The latest Wi-Fi technologies excel in low-power, cognitive radio techniques including spectrum sensing, spectrum sharing, and adaptive transmission and explain why national regulators have recommended consumers to switch to using Wi-Fi when at home during periods of peak energy consumption.
Securing more bandwidth for sustainable reliable connectivity
Cisco is on a mission to transform the Internet for the Future, focusing on designing products with energy efficiency and security in mind, including circular economy principles in product development and business operations, and taking a smart and sustainable approach to lifecycle management.
Whilst speed, cost and reliability remain critical, building sustainable secure networks that can fuel global connectivity and automation has become a top priority.
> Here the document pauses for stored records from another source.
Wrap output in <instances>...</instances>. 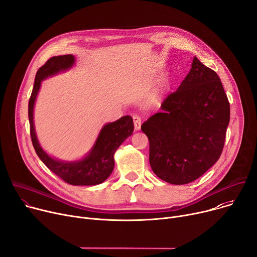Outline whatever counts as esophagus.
Returning <instances> with one entry per match:
<instances>
[{
	"label": "esophagus",
	"instance_id": "obj_1",
	"mask_svg": "<svg viewBox=\"0 0 257 257\" xmlns=\"http://www.w3.org/2000/svg\"><path fill=\"white\" fill-rule=\"evenodd\" d=\"M133 123H134V128L136 131H139L142 126V117L138 114L133 115Z\"/></svg>",
	"mask_w": 257,
	"mask_h": 257
}]
</instances>
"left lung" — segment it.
<instances>
[{"label": "left lung", "mask_w": 257, "mask_h": 257, "mask_svg": "<svg viewBox=\"0 0 257 257\" xmlns=\"http://www.w3.org/2000/svg\"><path fill=\"white\" fill-rule=\"evenodd\" d=\"M160 112L142 125L150 142L154 174L174 185L191 183L219 159L230 107L218 74L194 57L178 90L162 102Z\"/></svg>", "instance_id": "left-lung-1"}]
</instances>
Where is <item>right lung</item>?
<instances>
[{"mask_svg": "<svg viewBox=\"0 0 257 257\" xmlns=\"http://www.w3.org/2000/svg\"><path fill=\"white\" fill-rule=\"evenodd\" d=\"M75 64L73 55L50 58L36 73L35 82L29 101V121L32 143L41 161L58 177L70 185L93 186L103 183L114 167L113 155L117 148L134 130L133 119L124 115L117 121L105 124L99 132L92 149L83 158L75 161H63L49 156L41 148L34 125V106L41 87V81L60 72L69 70Z\"/></svg>", "mask_w": 257, "mask_h": 257, "instance_id": "1", "label": "right lung"}]
</instances>
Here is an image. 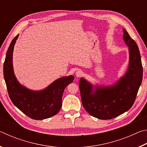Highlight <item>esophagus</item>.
Segmentation results:
<instances>
[{"label": "esophagus", "mask_w": 147, "mask_h": 147, "mask_svg": "<svg viewBox=\"0 0 147 147\" xmlns=\"http://www.w3.org/2000/svg\"><path fill=\"white\" fill-rule=\"evenodd\" d=\"M75 74H76V77L80 78V77H81L83 75V72H82V71H81V70H78L76 72Z\"/></svg>", "instance_id": "obj_1"}]
</instances>
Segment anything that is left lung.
<instances>
[{
  "mask_svg": "<svg viewBox=\"0 0 147 147\" xmlns=\"http://www.w3.org/2000/svg\"><path fill=\"white\" fill-rule=\"evenodd\" d=\"M123 40L128 47L129 62L126 72L111 85L93 86L84 78L79 81L82 102L94 117L111 119L131 108L143 79V67L138 45L123 28Z\"/></svg>",
  "mask_w": 147,
  "mask_h": 147,
  "instance_id": "obj_1",
  "label": "left lung"
}]
</instances>
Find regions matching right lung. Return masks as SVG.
<instances>
[{
	"mask_svg": "<svg viewBox=\"0 0 147 147\" xmlns=\"http://www.w3.org/2000/svg\"><path fill=\"white\" fill-rule=\"evenodd\" d=\"M19 34L11 41L4 63V77L9 98L17 108L31 119L43 120L50 118L60 110L64 89L73 82L74 76L61 77L39 91L22 85L15 75L13 67V52Z\"/></svg>",
	"mask_w": 147,
	"mask_h": 147,
	"instance_id": "right-lung-1",
	"label": "right lung"
}]
</instances>
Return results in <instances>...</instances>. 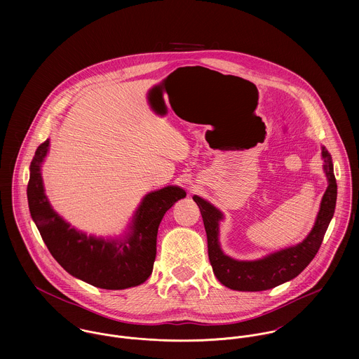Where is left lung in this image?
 <instances>
[{
	"label": "left lung",
	"instance_id": "obj_1",
	"mask_svg": "<svg viewBox=\"0 0 359 359\" xmlns=\"http://www.w3.org/2000/svg\"><path fill=\"white\" fill-rule=\"evenodd\" d=\"M329 187L323 195L316 222L307 238L297 246L280 250L258 261H236L225 256L218 245V221L222 214L202 198L194 196L205 222L208 258L217 279L226 287L243 292H261L296 278L318 253L329 222L334 214L337 184L330 154L322 148Z\"/></svg>",
	"mask_w": 359,
	"mask_h": 359
}]
</instances>
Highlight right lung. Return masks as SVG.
<instances>
[{
  "label": "right lung",
  "instance_id": "add662e5",
  "mask_svg": "<svg viewBox=\"0 0 359 359\" xmlns=\"http://www.w3.org/2000/svg\"><path fill=\"white\" fill-rule=\"evenodd\" d=\"M50 141L43 142L32 160L27 201L32 218L52 257L73 276L101 289L121 290L144 283L154 269L158 224L165 211L187 196L178 187L147 195L140 205L133 231L123 242L95 239L70 228L48 203L40 172Z\"/></svg>",
  "mask_w": 359,
  "mask_h": 359
}]
</instances>
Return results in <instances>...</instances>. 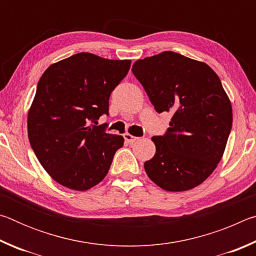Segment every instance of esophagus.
Wrapping results in <instances>:
<instances>
[{"instance_id": "obj_1", "label": "esophagus", "mask_w": 256, "mask_h": 256, "mask_svg": "<svg viewBox=\"0 0 256 256\" xmlns=\"http://www.w3.org/2000/svg\"><path fill=\"white\" fill-rule=\"evenodd\" d=\"M124 138H125V141L128 142V144H133V142H136V140H138V138L133 136L130 133H125L124 134Z\"/></svg>"}]
</instances>
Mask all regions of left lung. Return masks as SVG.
<instances>
[{"label":"left lung","mask_w":256,"mask_h":256,"mask_svg":"<svg viewBox=\"0 0 256 256\" xmlns=\"http://www.w3.org/2000/svg\"><path fill=\"white\" fill-rule=\"evenodd\" d=\"M132 72L158 112H172L164 136H154L149 178L170 192L203 183L216 170L232 125V104L216 72L174 52L138 60Z\"/></svg>","instance_id":"obj_1"}]
</instances>
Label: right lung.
<instances>
[{"instance_id":"right-lung-1","label":"right lung","mask_w":256,"mask_h":256,"mask_svg":"<svg viewBox=\"0 0 256 256\" xmlns=\"http://www.w3.org/2000/svg\"><path fill=\"white\" fill-rule=\"evenodd\" d=\"M130 66V60L78 53L42 73L28 112V138L58 184L86 190L105 178L124 138L94 124L108 115L110 94Z\"/></svg>"}]
</instances>
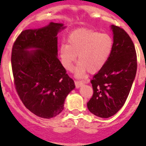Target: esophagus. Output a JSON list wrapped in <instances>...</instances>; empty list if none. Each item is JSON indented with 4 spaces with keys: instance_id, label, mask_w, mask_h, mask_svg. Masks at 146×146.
Segmentation results:
<instances>
[{
    "instance_id": "esophagus-1",
    "label": "esophagus",
    "mask_w": 146,
    "mask_h": 146,
    "mask_svg": "<svg viewBox=\"0 0 146 146\" xmlns=\"http://www.w3.org/2000/svg\"><path fill=\"white\" fill-rule=\"evenodd\" d=\"M83 82H82V81H79V80H76L75 81V85H76V88H79V87H81L82 85H83Z\"/></svg>"
}]
</instances>
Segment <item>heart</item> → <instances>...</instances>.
Listing matches in <instances>:
<instances>
[{
  "label": "heart",
  "mask_w": 146,
  "mask_h": 146,
  "mask_svg": "<svg viewBox=\"0 0 146 146\" xmlns=\"http://www.w3.org/2000/svg\"><path fill=\"white\" fill-rule=\"evenodd\" d=\"M113 48V40L110 34L100 33L88 28H80L71 33L68 44H62L59 54L63 66L69 71L73 70V64L79 63L76 73L83 76L88 71L95 73L107 62Z\"/></svg>",
  "instance_id": "1"
}]
</instances>
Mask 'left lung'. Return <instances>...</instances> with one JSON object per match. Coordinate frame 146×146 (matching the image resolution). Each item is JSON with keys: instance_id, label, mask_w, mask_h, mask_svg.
I'll return each mask as SVG.
<instances>
[{"instance_id": "left-lung-1", "label": "left lung", "mask_w": 146, "mask_h": 146, "mask_svg": "<svg viewBox=\"0 0 146 146\" xmlns=\"http://www.w3.org/2000/svg\"><path fill=\"white\" fill-rule=\"evenodd\" d=\"M113 48L104 67L93 76V95L88 109L100 118L114 115L128 97L137 69V52L132 40L125 31L112 25Z\"/></svg>"}]
</instances>
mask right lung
<instances>
[{
	"label": "right lung",
	"instance_id": "obj_1",
	"mask_svg": "<svg viewBox=\"0 0 146 146\" xmlns=\"http://www.w3.org/2000/svg\"><path fill=\"white\" fill-rule=\"evenodd\" d=\"M63 24L51 22L36 30L21 32L14 42L11 64L14 85L20 100L36 116L51 118L64 110L73 79L57 57V34ZM36 50L31 53L28 48Z\"/></svg>",
	"mask_w": 146,
	"mask_h": 146
}]
</instances>
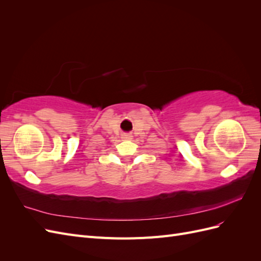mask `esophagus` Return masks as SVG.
<instances>
[{
    "label": "esophagus",
    "mask_w": 261,
    "mask_h": 261,
    "mask_svg": "<svg viewBox=\"0 0 261 261\" xmlns=\"http://www.w3.org/2000/svg\"><path fill=\"white\" fill-rule=\"evenodd\" d=\"M121 138H122V139H124V140L132 139V138H133V135H132L130 133H123V134H122V136H121Z\"/></svg>",
    "instance_id": "1"
}]
</instances>
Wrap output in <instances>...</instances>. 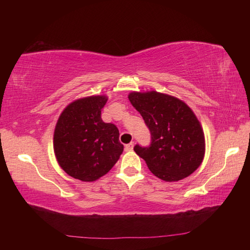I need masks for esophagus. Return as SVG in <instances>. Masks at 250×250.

The European Union has been working on the development of new policies to support industry investment and as we approach World Radiocommunication Conference 2023 (WRC-23), we trust governments will seize the opportunity to secure more bandwidth for sustainable reliable connectivity.
The Cisco Broadband Survey is based on a survey of workers across 12 countries in EMEA. The extracted European data in this blog steams from 16,625 workers in the UK, Germany, Italy, France, Switzerland, Poland, Spain, Sweden, and the Netherlands. It was completed during January and February 2023. The sample includes respondents based in every region of each country, who either work full-time remotely; full-time in an office; hybrid, between home and the office; or on the frontline. The poll was conducted by independent research consultancy Censuswide, who abide by and employ members of the Market Research Society – which is based on the ESOMAR principles.